– Где Томчин? – остановил он одного из техников. Но это оказался слишком некомпетентный источник информации. Он развел руками, потом сделал предположение:
– Может, у себя?
– Может, у себя, – эхом ответил ему Шешель.
Он шел как по следу, улавливая слабый запах беды, почти исчезнувший, будто она прошла здесь несколько часов назад, и вначале его стерла тряпка уборщицы, а затем наложились другие запахи. Так отпечатки пальцев наслаиваются один на другой, когда бутылка с вином переходит из рук в руки. Тяжело определить – кто схватил ее первым. Шешель, к ужасу своему, понял, что двигается к съемочной площадке.
Он то ускорял шаг, то, напротив, замедлял его, в зависимости от того, какие ощущения побеждали в нем.
– Что случилось? – спросил Шешель.
Спасаломская остановилась. С мгновение она не понимала, что от нее хотят добиться, потом взгляд ее стал более осмысленным, будто Шешель постепенно проступал из тумана, и лишь спустя несколько секунд она поняла, кто перед ней стоит.
– С Шагреем беда. Он в больнице. Поедем. Все сейчас туда поедем.
– Да, да, – он развернулся.
«Что с ним могло приключиться? Легкие он испортил на войне. Может, осложнения какие?»
Спасаломская уже пошла дальше, а он плелся следом, потому что шаги у нее были длинными и быстрыми.
За ней тянулся сладкий запах. Так бы и идти за ней, закрыть глаза и идти, очарованный ее очарованием.
Одевалась она второпях и теперь на ходу старалась застегнуть пальто, но пальцы дрожали и все ни‑как не могли заставить пуговицы пролезть в дырочки. Волосы растрепались, в прическу уложить их не успели и заколками не закрепили. Слева длинные локоны скрывали чуть ли не половину лица. Спасаломская откидывала их назад, но это помогало лишь на несколько секунд, а потом они опять лезли на глаза, чуть подведенные краской, потому что и макияж она нанесла не весь. Видимо, известие о несчастье с Шагреем подняло ее с гримерного кресла.

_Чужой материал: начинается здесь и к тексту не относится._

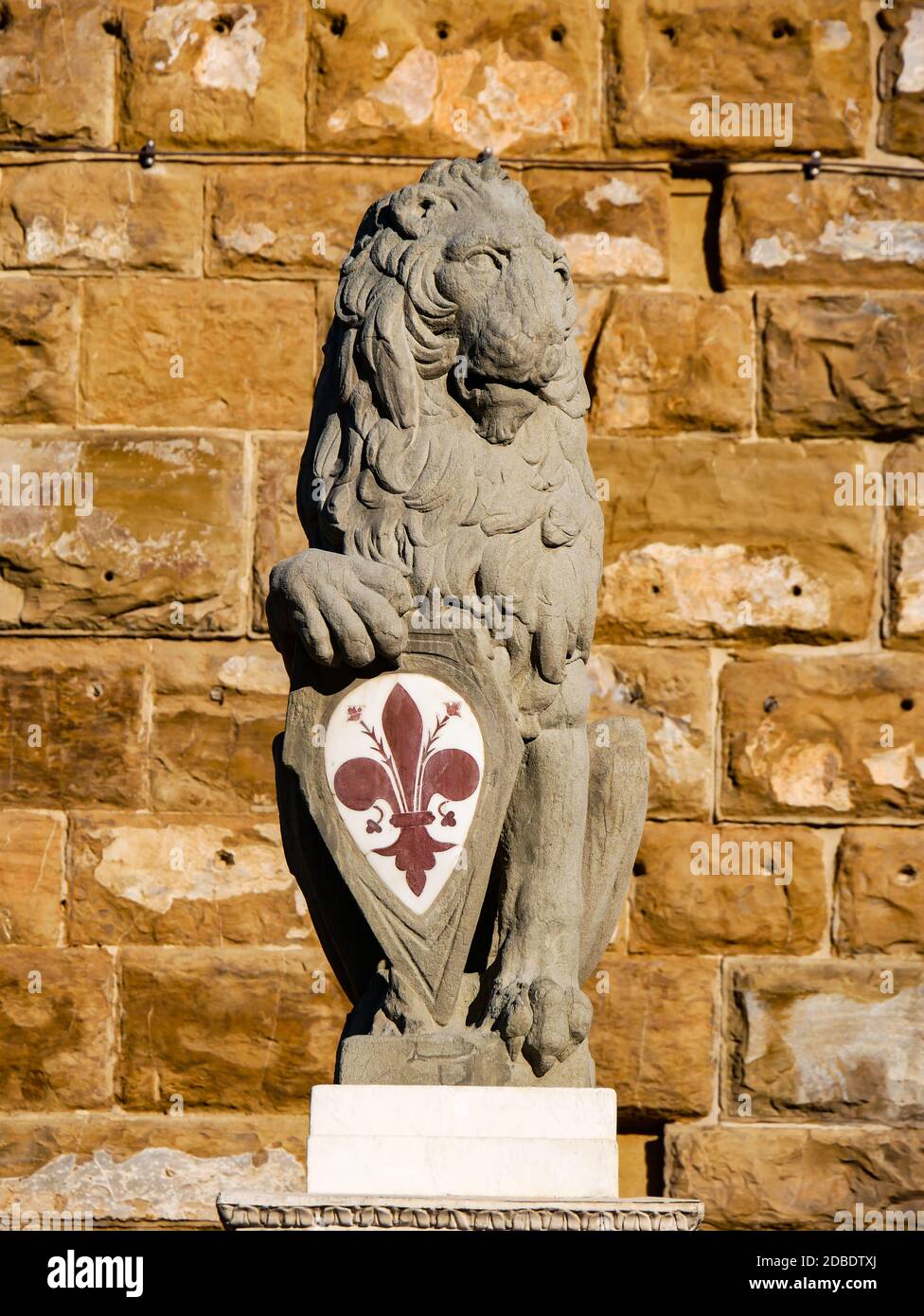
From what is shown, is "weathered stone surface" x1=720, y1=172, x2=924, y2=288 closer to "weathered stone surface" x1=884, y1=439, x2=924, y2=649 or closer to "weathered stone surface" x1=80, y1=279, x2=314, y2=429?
"weathered stone surface" x1=884, y1=439, x2=924, y2=649

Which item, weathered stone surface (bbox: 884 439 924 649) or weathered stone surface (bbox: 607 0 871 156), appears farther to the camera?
weathered stone surface (bbox: 607 0 871 156)

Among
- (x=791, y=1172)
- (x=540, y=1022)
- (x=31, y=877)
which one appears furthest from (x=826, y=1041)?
(x=540, y=1022)

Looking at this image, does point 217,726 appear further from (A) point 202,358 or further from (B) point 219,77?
(B) point 219,77

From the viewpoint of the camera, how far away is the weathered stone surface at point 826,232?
7211mm

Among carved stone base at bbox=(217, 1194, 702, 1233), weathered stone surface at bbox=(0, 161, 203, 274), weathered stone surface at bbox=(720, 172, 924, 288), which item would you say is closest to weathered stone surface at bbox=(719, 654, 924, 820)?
weathered stone surface at bbox=(720, 172, 924, 288)

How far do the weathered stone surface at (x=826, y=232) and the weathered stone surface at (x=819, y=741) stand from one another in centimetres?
107

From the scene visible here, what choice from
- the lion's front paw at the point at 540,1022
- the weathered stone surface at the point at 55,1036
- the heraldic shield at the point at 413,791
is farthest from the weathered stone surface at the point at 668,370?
the lion's front paw at the point at 540,1022

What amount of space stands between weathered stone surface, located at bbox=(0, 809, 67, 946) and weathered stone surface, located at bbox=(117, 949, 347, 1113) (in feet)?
0.80

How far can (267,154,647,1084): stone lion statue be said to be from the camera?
4.85 metres

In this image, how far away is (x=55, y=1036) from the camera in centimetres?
686

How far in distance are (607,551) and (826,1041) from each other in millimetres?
1414

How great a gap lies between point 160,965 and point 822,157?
283 centimetres

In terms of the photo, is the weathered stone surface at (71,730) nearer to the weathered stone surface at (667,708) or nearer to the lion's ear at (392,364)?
the weathered stone surface at (667,708)

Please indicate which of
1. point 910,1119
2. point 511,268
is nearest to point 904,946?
point 910,1119
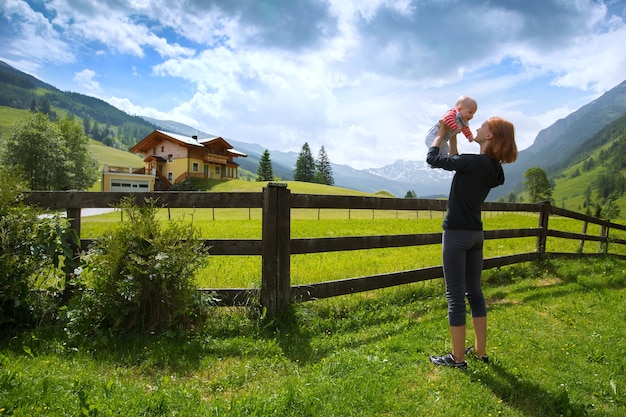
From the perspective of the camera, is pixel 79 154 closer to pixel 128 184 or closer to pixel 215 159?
pixel 128 184

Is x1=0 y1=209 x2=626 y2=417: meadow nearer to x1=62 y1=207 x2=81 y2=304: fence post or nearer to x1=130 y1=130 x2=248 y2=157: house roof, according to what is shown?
x1=62 y1=207 x2=81 y2=304: fence post

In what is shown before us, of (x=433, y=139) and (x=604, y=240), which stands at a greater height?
(x=433, y=139)

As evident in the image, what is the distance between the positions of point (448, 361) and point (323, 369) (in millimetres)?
1240

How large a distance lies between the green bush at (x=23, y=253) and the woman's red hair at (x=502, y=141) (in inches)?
179

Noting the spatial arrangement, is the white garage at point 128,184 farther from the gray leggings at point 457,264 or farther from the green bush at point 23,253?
the gray leggings at point 457,264

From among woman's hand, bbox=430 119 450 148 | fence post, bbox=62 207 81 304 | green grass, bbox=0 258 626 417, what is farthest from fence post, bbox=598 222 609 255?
fence post, bbox=62 207 81 304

Когда пальто распахивалось, он видел, что на ней то платье, в котором она играет в фильме. Серебристое и облегающее. Оно должно показаться по меньшей мере странным, если выйти в нем на улицу, впрочем, это могут расценить как очередную причуду знаменитой актрисы и чего доброго, увидев ее, начнут копировать, подумав, что так одеваться теперь модно. Как же Томчин допустил, чтобы одна из его тайн стала известна?
– Что с ним?
– Сама толком не знаю. Он не пришел утром на подготовку. Томчин подождал его немного, потом домой ему позвонил, а там ему сказали, что Шагрей не пришел на ночь. Потом из больницы позвонили, сказали, что вчера вечером Шагрея сбило авто.
– Сбило авто?
– Так мне Томчин сказал. Не знаю, будут ли сегодня съемки. Не знаю. Но Шагрея надо проведать. Томчин тоже собирается. Решит неотложные дела и приедет.
– Как он хоть? Ты не знаешь?
– Откуда? Ничего я не знаю. Знаю только, где он лежит. Больницу. Палату – нет. Может, и не пускают к нему никого. Посмотрим, посмотрим. На сердце как‑то неспокойно.
Что‑то колыхнулось в сознании. Догадка всплыла, а он не успел ее поймать. Ничего не осталось, как после вспышки молнии в небе, а он‑то и ее не видел, потому что в другую сторону глядел и уши зачем‑то заткнул.
Шагрей уставился в белый потолок. По его средине проходил слегка испорченный ржавым подтеком стык между плитами и свисала бронзовая разлапистая люстра, обросшая бронзовыми листьями с тремя сочными прозрачными плодами, налившимися ярким светом, точно они, впитывая солнечные лучи, могли по вечерам отдавать их обратно.